### Passage given
------------------------------------------------
The rights of nature: An emerging transformation opportunity for evaluation

This article invites evaluators to engage with the concept of the Rights of Nature: “recognizing ecosystems and natural communities not as property that can be owned but as entities that have an independent right to exist and flourish that can be enforced under legal or social norms.”

Key concepts

The article describes the concept of the rights of nature as being about “legal rights, ethics, principles, spirituality, and seeing the world as interconnected—but it is also about the pragmatism needed for working successfully within complexity for long-term resilience”. The rights of nature can be formally embedded in law or an informal collective political act deliberately attempting to change power relations to “encourage human - nature relationships founded on mutual dependence, cooperation, and synergy”.

The authors make the case that evaluations that engage with the rights of nature can support transformative action and the evolution of evaluation practice needed for the Anthropocene.
------------------------------------------------
### Records provided
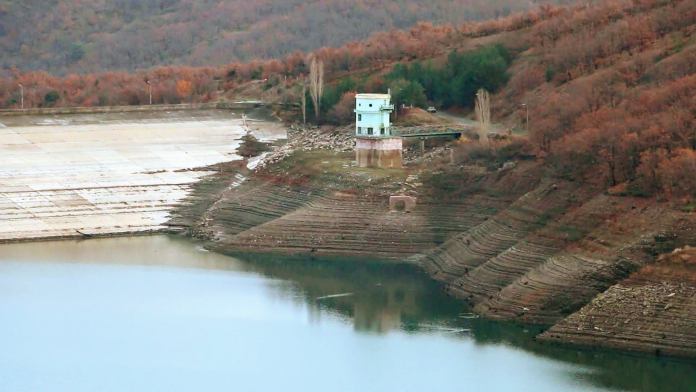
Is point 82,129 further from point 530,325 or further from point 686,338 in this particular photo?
point 686,338

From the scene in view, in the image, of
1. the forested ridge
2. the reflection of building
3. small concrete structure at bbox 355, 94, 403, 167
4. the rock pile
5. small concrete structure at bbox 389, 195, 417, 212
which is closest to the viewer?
the reflection of building

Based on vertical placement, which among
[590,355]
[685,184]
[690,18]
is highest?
[690,18]

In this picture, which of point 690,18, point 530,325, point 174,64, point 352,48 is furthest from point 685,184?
point 174,64

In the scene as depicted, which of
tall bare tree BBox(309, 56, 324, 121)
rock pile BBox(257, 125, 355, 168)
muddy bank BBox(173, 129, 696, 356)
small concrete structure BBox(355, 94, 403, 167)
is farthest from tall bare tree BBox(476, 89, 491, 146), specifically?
tall bare tree BBox(309, 56, 324, 121)

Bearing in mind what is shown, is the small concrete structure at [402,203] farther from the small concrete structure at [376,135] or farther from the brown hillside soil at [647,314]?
the brown hillside soil at [647,314]

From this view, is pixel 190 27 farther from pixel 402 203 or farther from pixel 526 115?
pixel 402 203

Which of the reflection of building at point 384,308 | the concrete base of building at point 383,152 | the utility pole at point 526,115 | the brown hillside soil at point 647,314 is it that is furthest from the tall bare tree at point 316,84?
the brown hillside soil at point 647,314

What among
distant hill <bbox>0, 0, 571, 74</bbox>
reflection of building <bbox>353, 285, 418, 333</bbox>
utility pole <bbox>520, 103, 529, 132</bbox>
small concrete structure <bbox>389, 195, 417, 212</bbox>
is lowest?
reflection of building <bbox>353, 285, 418, 333</bbox>

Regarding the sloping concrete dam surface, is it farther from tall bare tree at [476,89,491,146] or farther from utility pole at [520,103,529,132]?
utility pole at [520,103,529,132]
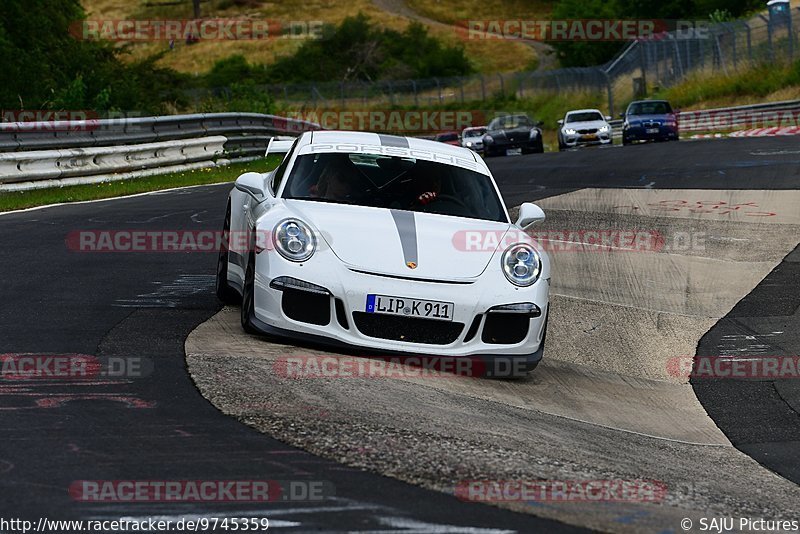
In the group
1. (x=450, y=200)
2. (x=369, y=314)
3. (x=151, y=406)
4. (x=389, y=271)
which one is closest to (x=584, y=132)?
(x=450, y=200)

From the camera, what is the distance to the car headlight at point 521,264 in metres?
7.55

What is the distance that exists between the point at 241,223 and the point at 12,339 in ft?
6.63

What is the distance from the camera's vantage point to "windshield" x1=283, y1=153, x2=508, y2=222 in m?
8.31

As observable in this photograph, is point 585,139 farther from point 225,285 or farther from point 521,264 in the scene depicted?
point 521,264

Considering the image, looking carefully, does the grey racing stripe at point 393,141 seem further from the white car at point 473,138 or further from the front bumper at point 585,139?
the white car at point 473,138

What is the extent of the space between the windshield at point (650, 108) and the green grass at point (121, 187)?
15.0 metres

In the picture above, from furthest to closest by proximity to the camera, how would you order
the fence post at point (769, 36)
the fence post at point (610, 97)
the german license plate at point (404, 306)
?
1. the fence post at point (610, 97)
2. the fence post at point (769, 36)
3. the german license plate at point (404, 306)

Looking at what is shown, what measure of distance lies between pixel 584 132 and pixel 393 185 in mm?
30243

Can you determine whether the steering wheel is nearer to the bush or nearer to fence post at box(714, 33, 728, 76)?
fence post at box(714, 33, 728, 76)

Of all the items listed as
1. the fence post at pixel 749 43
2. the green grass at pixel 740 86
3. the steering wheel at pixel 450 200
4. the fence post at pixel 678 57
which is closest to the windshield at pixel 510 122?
the green grass at pixel 740 86

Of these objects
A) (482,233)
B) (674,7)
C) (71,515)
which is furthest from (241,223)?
(674,7)

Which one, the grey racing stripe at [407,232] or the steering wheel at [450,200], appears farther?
the steering wheel at [450,200]

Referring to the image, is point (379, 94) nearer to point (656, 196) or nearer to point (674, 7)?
point (674, 7)

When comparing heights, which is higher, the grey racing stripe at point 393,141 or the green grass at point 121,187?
the grey racing stripe at point 393,141
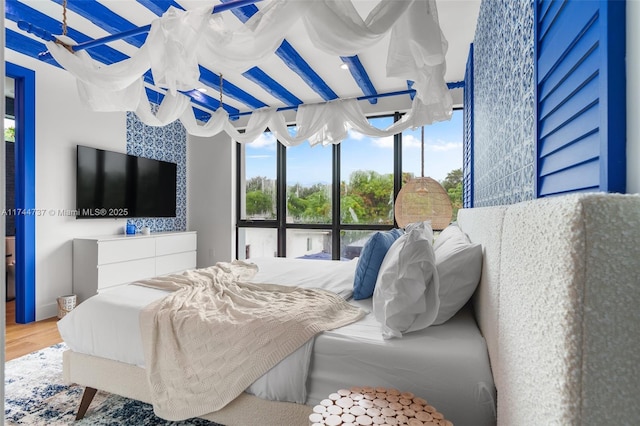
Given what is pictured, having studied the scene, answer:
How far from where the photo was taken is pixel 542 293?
57 cm

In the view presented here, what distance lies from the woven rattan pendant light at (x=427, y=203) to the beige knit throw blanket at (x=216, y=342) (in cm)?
212

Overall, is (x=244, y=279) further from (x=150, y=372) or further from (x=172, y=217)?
(x=172, y=217)

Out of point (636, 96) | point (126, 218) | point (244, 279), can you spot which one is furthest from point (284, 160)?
point (636, 96)

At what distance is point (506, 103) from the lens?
A: 152 centimetres

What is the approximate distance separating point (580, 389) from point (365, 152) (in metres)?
4.66

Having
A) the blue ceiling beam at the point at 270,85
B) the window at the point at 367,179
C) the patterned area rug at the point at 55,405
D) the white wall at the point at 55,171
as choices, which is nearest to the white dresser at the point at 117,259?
the white wall at the point at 55,171

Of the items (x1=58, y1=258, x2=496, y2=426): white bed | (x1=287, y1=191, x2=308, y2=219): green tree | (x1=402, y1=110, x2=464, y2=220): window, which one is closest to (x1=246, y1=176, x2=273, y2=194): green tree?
(x1=287, y1=191, x2=308, y2=219): green tree

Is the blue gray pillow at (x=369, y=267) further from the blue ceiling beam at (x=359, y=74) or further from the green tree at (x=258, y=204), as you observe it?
the green tree at (x=258, y=204)

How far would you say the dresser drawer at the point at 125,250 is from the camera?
3.73m

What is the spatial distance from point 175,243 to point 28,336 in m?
1.97

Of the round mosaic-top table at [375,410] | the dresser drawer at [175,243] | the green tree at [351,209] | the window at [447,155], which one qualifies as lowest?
the round mosaic-top table at [375,410]

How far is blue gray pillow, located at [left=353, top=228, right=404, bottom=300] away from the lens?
2.01 m

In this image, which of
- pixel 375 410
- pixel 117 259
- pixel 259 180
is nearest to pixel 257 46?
pixel 375 410

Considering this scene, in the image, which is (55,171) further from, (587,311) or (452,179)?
(452,179)
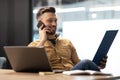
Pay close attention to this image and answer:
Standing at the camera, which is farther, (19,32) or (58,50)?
(19,32)

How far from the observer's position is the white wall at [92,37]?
3.54 metres

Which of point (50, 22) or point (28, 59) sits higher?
point (50, 22)

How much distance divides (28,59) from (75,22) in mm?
2194

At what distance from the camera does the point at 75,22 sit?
12.8 ft

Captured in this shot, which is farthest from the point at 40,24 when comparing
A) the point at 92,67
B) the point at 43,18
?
the point at 92,67

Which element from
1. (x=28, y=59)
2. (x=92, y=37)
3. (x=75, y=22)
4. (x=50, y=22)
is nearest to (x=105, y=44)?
(x=28, y=59)

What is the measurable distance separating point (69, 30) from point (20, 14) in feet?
2.66

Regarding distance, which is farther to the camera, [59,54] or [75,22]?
[75,22]

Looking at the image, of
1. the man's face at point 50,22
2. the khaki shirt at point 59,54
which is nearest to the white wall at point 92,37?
the khaki shirt at point 59,54

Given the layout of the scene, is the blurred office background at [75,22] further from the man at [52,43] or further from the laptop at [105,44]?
the laptop at [105,44]

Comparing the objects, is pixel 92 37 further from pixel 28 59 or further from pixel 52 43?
pixel 28 59

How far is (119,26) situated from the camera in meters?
3.53

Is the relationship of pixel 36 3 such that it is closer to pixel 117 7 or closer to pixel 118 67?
pixel 117 7

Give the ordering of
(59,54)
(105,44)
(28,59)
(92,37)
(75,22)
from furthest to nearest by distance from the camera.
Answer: (75,22)
(92,37)
(59,54)
(105,44)
(28,59)
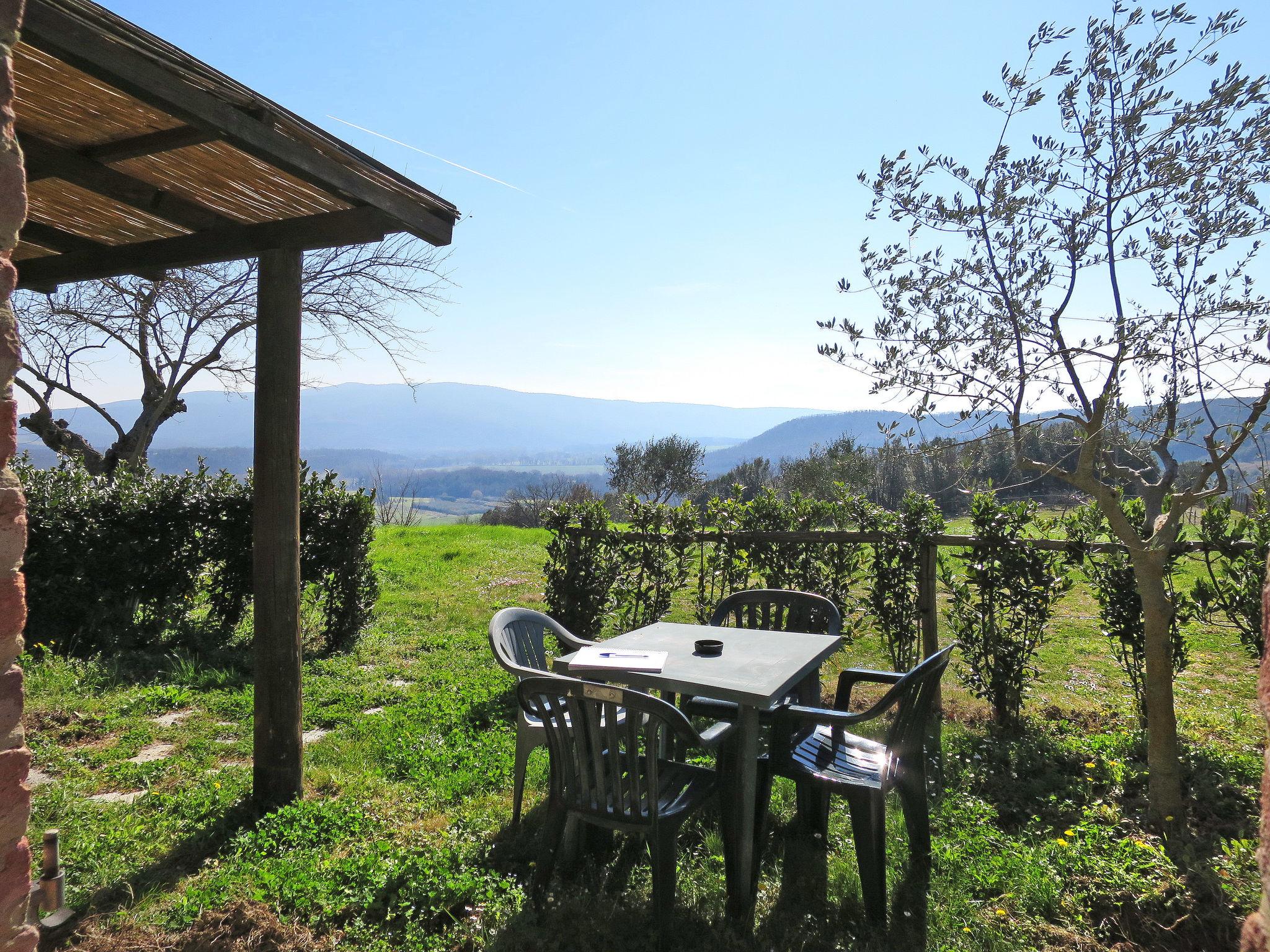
------------------------------------------------
### Problems to solve
1 – Reproduce the portion of the passage on the rights of nature from "Key concepts" to "for the Anthropocene.".
2 – In the passage on the rights of nature, identify every quality named as a foundation for the human–nature relationships that the rights of nature seek to encourage.

### Answers for this exercise
1 –
Key concepts

The article describes the concept of the rights of nature as being about “legal rights, ethics, principles, spirituality, and seeing the world as interconnected—but it is also about the pragmatism needed for working successfully within complexity for long-term resilience”. The rights of nature can be formally embedded in law or an informal collective political act deliberately attempting to change power relations to “encourage human - nature relationships founded on mutual dependence, cooperation, and synergy”.

The authors make the case that evaluations that engage with the rights of nature can support transformative action and the evolution of evaluation practice needed for the Anthropocene.

2 –
- mutual dependence
- cooperation
- synergy